More than seven in 10 millennials (those born between the early 1980s and mid 1990s) are set to be overweight or obese between the ages of 35-44, according to estimates by Cancer Research UK.
Millennials are set to overtake baby boomers as the age group with the highest proportion of overweight or obese – as figures show five in 10 baby boomers (those born between 1945-1955) were overweight or obese at the same age as today’s millennials.
These predictions suggest millennials are to be the most overweight generation since current records began.
According to Cancer Research UK, being overweight or obese as an adult can increase an individual’s risk of 13 different types of cancer, including breast, bowel and kidney cancer, but the vast majority of people (85%) are unaware of this.

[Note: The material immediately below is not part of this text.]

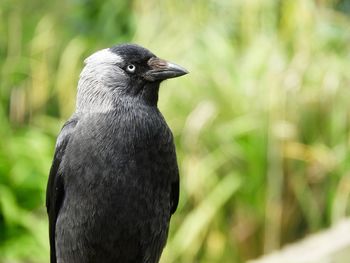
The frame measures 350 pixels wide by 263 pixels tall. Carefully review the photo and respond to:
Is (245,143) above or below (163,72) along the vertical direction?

Dr Tom Beattie, Health Information Officer at Breast Cancer Now, said:
“That these figures suggest millennials could become the most obese generation is worrying, as we know that being overweight or obese after the menopause can increase a woman’s risk of developing breast cancer. The more weight a woman gains over her adult life, the higher her risk of breast cancer, so it is important that we support women to maintain a healthy weight throughout their life.
“The good news is that it’s not too late to change this predicted trend, and there are steps that all women can take to keep their weight within a healthy range. Eating a balanced diet, rich in fruit and vegetables and limited in sugary and fatty processed foods, and keeping physically active, can all help women keep their breast cancer risk as low as possible.
“In addition, eating a balanced diet and being physically active can contribute to good health in other ways, such as lowering the risk of diabetes, heart disease, and other forms of cancer. We’d encourage anyone who is worried about their weight or their breast cancer risk to speak to their GP.”